We here at the Independent love every piece we run. There are no winners or losers. Seriously, though, here are July’s winners.

5 Most Popular Posts: July 2019










  1. “Poetry Exemplars” by Grace Cavalieri. “What a natural phenomenon. It’s a delight to read a fulsome description of a place or occurrence and then see it synthesized into nuance and essence. It’s even fun to track the mind to its crystallization. The form Mandel masters is fundamental to our senses. This defies belief systems and gets to the very core of experience. The prose is determined, interesting, descriptive. The haiku is about the prose, its convictions. Sentient thought is diving deep and appearing shallow and clear. Watching the haiku widen the overall meaning is a treat.”

  2. Amanda Holmes Duffy’s review of Bunny: A Novel by Mona Awad. “Awad also has something to say about the psychological energy, time, and money such [MFA] programs exact from participants. She has a wicked sense of humor, and you get the sense she had a lot of fun writing this book. But her sense of the macabre takes a peculiar turn.”
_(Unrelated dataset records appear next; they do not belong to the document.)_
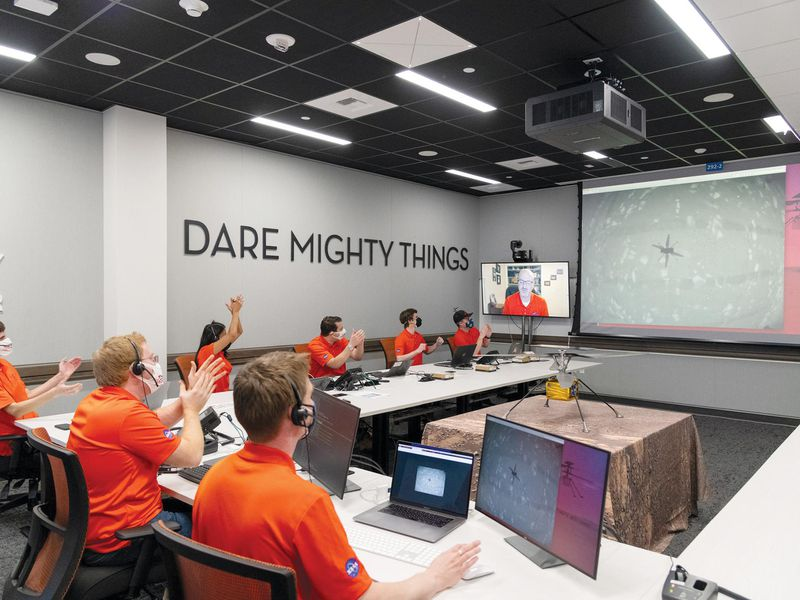 team of people in orange shirts sitting and clapping while looking at a screen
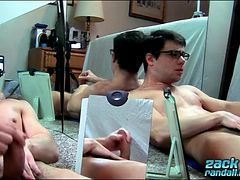 Young guy in glasses strokes and licks his cum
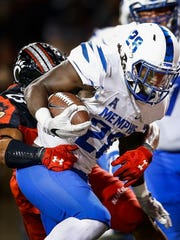 University of Memphis running back Doroland Dorceus (right) scores an 8-yard touchdown, his second against the University of Cincinnati defense, during second quarter action in Cincinnati.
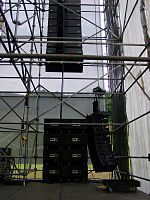 A line array speaker system and subwoofer cabinets at a live music concert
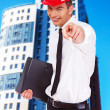 Young happy businessman is pointing with his finger - Stock Photo
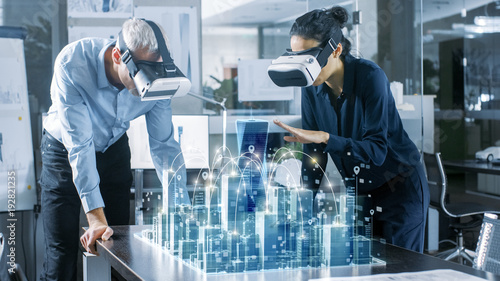 Obraz Male and Female Architects Wearing  Augmented Reality Headsets Work with 3D City Model. High Tech Office Professional People Use Virtual Reality Modeling Software Application. - fototapety do salonu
  3. Talmage Boston’s review of For the Good of the Game: The Inside Story of the Surprising and Dramatic Transformation of Major League Baseball by Bud Selig with Phil Rogers. “On the issue of team parity, until Selig persuaded owners to share their revenues, small-market teams lacked the resources to compete with elite franchises in signing free agents, which meant they rarely made the postseason. Such lopsided disparity had risen out of owners losing round after round to the players union in collective bargaining agreements, which had caused players’ salaries to skyrocket. This imbalance resulted in declining attendance and operating deficits that put several ballclubs on the brink of bankruptcy.”
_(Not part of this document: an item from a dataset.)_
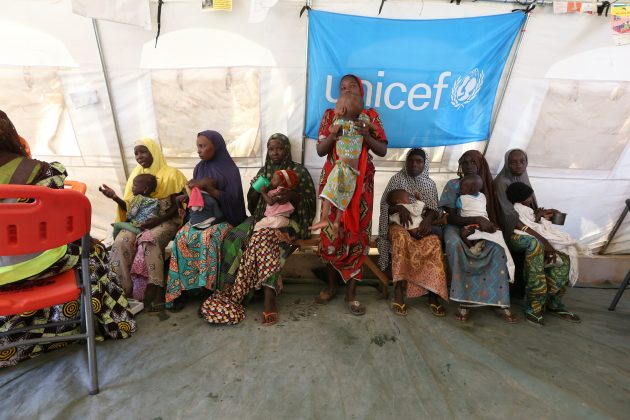 Nigerian Women and Children waiting at a nutrition clinic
  4. “Silent Book Club: Events for (Noisy!) Book Lovers” by Liza Achilles. “The great thing about Silent Book Club is that it retains all the aspects of traditional clubs that I adore (the camaraderie, food and drinks, and discussions), while tossing out the aspects I don’t (those that feel like school). So, what is Silent Book Club? It’s a simple concept. At a Silent Book Club event, friends gather to read books quietly, eat and drink, and talk about books and other topics.”
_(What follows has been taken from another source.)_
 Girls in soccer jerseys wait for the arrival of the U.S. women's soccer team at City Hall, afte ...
  5. Eugene L. Meyer’s review of 1941: The Year Germany Lost the War by Andrew Nagorski. “While Hitler and Stalin were waging strategic wars, Churchill was desperately trying to nudge FDR closer to an outright wartime alliance. It would take the Japanese attack on Pearl Harbor on Dec. 7, 1941, to force FDR’s hand. Meanwhile, Japan’s decision to attack the United States rather than the Soviet Union’s Far East freed up Russia to send troops stationed there to the west to fight the Nazis. Such geopolitical decisions or whims, Nagorski writes, made 1941 the pivotal year.”